Actusf : Avec le recul, comment voyez-vous ce livre maintenant qu’il est sorti ? Y’a-t-il depuis d’autres thématiques que vous auriez aimé aborder ?
Claude Ecken : À présent, je vois ce livre sur la tranche, dans ma bibliothèque.
Roland Lehoucq :  J’ai l’impression que nous avons abordé la plupart des thèmes qui nous paraissaient importants. Ce livre relève pour partie de l’exercice de style : parler de science de façon digeste et aimable, dans le cadre d’une véritable intrigue, en évitant comme la peste les « à-plats » techniques de plusieurs pages. L’idée est de donner envie au lecteur d’aller plus loin s’il est intéressé par un des thèmes abordés. Sur Internet il trouvera facilement des informations complémentaires sur la plupart d’entre eux (intelligences distribuées, écosystème spatiaux, voyage interstellaire…).
 
Actusf : Avez-vous prévu d’autres romans comme celui-ci ?
Claude Ecken : T’as vu, Roland, où nous mène le sensationnalisme que j’évoquais ? On nous demande déjà l’après. Notre roman appartient déjà au passé.
Roland Lehoucq :  Faut toujours que tu exagères ! Le sous-titre « Les tisseurs de rêve » laisse effectivement supposer que ce roman s’inscrit dans un cycle. La suite est encore à écrire, nous verrons si Claude et moi en avons le temps…
Claude Ecken : La suite sera l’occasion d’entrer dans les détails de certaines questions rapidement expédiées. Et aussi de valider des choix. A mon sens, un projet d’une telle envergure, étalé sur une période équivalente à celles des bâtisseurs de cathédrale, ne peut que connaître des avanies, subir des arrêts ou des changements d’orientation. Le projet tel qu’il est défini dans ce roman ne saurait se poursuivre tel quel jusqu’à son terme, même si on parvient à résoudre les crises ou les incidents de parcours. Les problèmes politiques et humains prendront le pas, sans occulter les aspects scientifiques. Reste à savoir quand nous aurons le temps de nous y atteler. J’ai déjà quelques idées bien précises sur la suite, qui sera forcément davantage romanesque, et Roland a déjà écrit en détail l’histoire de la planète expliquant son évolution géologique jusqu’à la date du récit, ainsi que le moyen de la rendre un peu plus accueillante.
 
Actusf : Quels sont vos projets personnels à tous les deux ?
Roland Lehoucq : A côté de mes travaux de recherche, je m’occupe beaucoup de diffusion des connaissances.
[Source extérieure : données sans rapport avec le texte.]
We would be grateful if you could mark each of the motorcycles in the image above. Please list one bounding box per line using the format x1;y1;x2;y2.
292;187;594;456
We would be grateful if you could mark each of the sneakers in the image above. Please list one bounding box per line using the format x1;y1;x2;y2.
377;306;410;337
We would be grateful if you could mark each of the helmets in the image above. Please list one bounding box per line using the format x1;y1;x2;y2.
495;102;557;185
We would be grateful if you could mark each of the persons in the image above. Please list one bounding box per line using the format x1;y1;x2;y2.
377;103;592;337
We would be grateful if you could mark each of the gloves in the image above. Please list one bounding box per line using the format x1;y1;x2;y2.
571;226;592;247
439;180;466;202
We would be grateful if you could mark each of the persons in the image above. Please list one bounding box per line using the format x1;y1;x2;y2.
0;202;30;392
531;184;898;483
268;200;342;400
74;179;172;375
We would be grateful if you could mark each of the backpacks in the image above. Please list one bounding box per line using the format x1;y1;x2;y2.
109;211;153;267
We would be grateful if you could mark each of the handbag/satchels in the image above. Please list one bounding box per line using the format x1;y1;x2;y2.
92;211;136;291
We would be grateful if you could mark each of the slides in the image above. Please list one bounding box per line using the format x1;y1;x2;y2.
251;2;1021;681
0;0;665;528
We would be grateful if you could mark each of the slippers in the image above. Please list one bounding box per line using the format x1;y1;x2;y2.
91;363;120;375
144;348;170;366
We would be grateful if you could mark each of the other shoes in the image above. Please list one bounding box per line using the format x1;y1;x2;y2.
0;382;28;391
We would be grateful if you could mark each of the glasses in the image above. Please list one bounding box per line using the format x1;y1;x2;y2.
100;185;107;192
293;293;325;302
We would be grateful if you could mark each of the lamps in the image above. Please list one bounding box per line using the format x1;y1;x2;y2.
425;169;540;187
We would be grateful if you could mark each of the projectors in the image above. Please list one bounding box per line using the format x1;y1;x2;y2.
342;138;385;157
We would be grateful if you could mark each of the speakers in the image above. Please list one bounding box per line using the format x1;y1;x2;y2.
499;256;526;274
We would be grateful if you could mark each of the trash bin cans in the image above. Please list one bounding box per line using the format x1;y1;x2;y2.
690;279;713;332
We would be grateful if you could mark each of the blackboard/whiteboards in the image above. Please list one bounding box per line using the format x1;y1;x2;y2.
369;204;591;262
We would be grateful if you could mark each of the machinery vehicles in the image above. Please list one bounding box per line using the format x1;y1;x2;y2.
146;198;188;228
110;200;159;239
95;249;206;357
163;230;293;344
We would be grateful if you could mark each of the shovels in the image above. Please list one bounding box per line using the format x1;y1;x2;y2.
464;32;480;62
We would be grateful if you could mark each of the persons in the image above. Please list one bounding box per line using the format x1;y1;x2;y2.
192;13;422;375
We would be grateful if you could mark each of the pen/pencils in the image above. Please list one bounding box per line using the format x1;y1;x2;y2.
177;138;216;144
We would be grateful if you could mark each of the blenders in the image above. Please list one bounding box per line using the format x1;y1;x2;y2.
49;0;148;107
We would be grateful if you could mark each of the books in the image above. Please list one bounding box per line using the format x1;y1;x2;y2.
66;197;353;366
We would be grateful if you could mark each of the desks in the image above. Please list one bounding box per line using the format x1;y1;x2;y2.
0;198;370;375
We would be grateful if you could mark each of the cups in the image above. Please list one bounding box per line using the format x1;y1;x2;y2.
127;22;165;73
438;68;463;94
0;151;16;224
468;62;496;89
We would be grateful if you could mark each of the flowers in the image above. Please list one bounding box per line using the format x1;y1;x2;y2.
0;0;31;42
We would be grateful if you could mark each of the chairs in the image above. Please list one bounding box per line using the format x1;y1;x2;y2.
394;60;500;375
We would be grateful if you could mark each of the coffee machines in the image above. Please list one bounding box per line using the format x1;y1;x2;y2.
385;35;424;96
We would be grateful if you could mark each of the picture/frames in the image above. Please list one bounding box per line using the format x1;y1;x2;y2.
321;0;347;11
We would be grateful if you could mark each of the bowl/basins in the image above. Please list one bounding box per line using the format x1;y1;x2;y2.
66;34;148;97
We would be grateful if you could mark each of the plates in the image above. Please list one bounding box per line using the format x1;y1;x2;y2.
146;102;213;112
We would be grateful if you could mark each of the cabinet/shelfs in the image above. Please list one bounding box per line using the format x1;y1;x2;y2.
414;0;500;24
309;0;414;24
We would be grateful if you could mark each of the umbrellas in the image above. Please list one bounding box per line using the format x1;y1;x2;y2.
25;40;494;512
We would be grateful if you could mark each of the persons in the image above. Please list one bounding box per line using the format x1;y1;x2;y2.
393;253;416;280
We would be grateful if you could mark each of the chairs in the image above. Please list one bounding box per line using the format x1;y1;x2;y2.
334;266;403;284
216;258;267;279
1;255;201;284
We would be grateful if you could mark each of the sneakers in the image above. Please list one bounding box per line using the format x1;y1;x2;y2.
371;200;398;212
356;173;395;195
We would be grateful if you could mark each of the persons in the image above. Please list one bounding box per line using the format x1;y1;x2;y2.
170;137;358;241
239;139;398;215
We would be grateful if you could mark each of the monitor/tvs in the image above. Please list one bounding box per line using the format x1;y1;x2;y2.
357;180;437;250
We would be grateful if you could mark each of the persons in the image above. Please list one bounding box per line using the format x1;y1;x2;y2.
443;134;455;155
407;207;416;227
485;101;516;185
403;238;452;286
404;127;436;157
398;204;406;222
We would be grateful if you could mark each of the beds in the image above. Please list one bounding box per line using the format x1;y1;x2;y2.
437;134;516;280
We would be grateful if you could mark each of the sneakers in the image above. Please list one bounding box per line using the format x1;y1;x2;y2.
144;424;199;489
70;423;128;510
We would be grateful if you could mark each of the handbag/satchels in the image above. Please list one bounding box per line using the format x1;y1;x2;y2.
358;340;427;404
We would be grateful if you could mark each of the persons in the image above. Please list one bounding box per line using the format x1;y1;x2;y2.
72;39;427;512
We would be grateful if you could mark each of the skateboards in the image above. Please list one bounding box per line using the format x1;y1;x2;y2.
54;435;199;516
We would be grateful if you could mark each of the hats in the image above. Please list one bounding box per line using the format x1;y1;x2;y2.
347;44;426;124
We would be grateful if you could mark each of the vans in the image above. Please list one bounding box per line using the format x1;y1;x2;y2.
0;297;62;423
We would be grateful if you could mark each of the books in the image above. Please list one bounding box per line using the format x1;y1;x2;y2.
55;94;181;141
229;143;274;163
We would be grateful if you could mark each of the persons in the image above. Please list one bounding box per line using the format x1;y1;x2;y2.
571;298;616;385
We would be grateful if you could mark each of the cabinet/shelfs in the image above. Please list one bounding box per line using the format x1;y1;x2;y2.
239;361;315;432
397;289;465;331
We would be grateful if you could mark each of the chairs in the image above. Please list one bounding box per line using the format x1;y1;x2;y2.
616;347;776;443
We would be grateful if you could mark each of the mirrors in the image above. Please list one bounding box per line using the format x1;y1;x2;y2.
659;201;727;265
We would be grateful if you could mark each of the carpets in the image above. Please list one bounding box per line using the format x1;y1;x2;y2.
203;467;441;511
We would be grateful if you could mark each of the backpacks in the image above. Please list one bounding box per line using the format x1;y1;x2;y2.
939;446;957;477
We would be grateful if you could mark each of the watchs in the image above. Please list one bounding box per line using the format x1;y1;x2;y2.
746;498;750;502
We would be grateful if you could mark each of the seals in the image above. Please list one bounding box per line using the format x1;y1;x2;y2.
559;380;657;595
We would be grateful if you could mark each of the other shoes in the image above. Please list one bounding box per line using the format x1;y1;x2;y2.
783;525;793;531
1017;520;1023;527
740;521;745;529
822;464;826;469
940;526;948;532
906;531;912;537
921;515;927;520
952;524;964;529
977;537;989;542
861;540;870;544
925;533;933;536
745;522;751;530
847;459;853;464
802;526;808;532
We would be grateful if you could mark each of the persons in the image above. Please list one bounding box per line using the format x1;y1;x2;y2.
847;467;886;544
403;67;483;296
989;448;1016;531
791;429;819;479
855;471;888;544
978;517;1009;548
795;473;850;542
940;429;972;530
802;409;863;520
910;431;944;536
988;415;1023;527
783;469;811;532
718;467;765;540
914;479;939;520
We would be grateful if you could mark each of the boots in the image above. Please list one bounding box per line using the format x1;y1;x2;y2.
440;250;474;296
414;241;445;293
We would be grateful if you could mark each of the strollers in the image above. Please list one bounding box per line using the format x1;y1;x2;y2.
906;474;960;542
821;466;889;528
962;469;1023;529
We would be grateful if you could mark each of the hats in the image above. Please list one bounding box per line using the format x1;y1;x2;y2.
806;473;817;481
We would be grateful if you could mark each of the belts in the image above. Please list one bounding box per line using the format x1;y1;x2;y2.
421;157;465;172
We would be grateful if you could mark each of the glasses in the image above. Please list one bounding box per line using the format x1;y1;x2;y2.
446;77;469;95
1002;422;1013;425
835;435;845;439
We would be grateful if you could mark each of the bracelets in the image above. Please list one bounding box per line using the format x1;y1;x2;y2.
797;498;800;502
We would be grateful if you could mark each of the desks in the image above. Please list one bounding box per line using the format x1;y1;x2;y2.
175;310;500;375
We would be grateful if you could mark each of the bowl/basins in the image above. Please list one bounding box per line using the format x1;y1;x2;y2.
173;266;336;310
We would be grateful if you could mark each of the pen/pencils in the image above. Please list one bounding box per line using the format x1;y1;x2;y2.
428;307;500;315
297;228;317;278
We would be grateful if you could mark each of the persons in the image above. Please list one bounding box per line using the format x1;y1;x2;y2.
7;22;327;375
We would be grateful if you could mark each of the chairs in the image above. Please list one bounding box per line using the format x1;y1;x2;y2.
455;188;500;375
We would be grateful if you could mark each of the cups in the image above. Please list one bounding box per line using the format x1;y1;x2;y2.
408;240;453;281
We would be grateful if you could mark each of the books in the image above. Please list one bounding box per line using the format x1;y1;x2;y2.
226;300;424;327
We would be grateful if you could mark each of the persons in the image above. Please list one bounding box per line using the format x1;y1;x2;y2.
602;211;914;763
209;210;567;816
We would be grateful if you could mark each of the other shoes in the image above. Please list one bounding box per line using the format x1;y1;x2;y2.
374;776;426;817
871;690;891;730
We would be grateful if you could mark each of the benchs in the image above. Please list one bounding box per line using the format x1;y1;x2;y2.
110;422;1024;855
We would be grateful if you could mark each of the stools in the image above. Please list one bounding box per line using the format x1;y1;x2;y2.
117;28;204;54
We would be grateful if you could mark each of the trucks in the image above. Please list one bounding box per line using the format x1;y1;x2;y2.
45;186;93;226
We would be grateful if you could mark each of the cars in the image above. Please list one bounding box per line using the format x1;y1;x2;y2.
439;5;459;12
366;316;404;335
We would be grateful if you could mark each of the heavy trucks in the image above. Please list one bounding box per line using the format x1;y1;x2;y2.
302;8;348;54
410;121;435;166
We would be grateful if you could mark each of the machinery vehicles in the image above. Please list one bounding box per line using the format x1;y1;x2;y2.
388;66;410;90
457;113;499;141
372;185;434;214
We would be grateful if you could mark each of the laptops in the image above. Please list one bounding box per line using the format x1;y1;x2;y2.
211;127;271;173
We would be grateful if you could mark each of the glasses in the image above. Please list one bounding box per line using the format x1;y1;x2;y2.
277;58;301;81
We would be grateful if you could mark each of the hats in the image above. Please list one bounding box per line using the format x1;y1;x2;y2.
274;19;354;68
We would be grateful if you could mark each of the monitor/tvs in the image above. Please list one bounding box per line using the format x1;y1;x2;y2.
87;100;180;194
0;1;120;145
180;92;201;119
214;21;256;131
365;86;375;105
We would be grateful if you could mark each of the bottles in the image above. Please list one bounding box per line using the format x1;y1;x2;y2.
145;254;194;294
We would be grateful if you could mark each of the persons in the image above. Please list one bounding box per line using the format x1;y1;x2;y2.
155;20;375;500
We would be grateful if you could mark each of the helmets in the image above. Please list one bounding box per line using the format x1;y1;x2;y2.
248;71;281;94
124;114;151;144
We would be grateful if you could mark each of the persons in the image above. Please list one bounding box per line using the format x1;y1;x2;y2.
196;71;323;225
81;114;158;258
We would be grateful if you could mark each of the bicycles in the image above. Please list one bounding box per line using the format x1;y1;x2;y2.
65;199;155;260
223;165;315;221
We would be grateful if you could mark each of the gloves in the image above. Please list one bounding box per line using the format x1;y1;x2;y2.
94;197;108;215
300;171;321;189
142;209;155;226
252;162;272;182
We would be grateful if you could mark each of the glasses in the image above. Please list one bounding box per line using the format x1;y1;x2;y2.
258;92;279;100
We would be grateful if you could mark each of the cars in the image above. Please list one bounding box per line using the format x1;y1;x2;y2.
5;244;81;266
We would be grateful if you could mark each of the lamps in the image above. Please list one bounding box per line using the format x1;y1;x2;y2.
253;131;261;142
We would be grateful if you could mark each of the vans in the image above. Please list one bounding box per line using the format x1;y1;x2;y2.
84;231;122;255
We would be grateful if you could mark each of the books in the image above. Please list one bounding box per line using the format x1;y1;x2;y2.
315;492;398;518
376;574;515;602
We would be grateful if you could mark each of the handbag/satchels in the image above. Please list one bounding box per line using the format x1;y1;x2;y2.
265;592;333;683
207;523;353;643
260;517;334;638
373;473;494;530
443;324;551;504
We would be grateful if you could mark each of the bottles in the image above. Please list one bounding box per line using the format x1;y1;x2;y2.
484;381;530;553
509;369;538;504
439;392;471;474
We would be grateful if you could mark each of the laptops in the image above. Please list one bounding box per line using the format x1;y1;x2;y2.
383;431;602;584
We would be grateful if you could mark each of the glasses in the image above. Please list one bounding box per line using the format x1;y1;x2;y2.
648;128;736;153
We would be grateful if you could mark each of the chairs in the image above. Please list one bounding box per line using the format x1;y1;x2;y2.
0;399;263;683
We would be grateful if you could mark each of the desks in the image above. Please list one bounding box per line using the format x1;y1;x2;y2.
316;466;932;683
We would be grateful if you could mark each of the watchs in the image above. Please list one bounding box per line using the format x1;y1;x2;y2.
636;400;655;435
Mes projets les plus immédiats sont un livre sur les extraterrestres à finir et un essai sur le « noir » en physique à écrire. Je dois pense publier le 2e recueil des articles que j'écris chaque trimestre dans Bifrost, probablement fin 2011/début 2012.
Claude Ecken : Les projets à quelle date ?... Dans l’immédiat, je travaille à des nouvelles en complément d’un court roman que publiera le Bélial en 2012, je pense, lequel roman a reçu la mention spéciale du prix UPC en 2009, à Barcelone. J’ai aussi entamé la rédaction de récits décrivant notre réalité sociale, série qui devrait pousser très légèrement le curseur vers le futur, pas trop pour ne pas effaroucher le lecteur non initié à la SF, mais suffisamment pour montrer les conséquences des dérives actuelles – et montrer aussi comment la SF traite du présent et du réel. J’aimerais publier ça avant un certain rendez-vous de 2012. Mais je cherche encore un éditeur. Pour le reste, je préfère ne pas m’avancer. J’ai plusieurs projets sur le feu, certains depuis un sacré bout de temps, en particulier un roman maintes fois évoqué qui me pose problème, à cause de sa taille et de certains choix d’écriture complexes, et ce sont ceux-là qui auront ma priorité désormais… Si les circonstances n’y ajoutent pas leur grain de sel. Parce qu’il y a aussi un projet BD qui pointe le bout de son nez.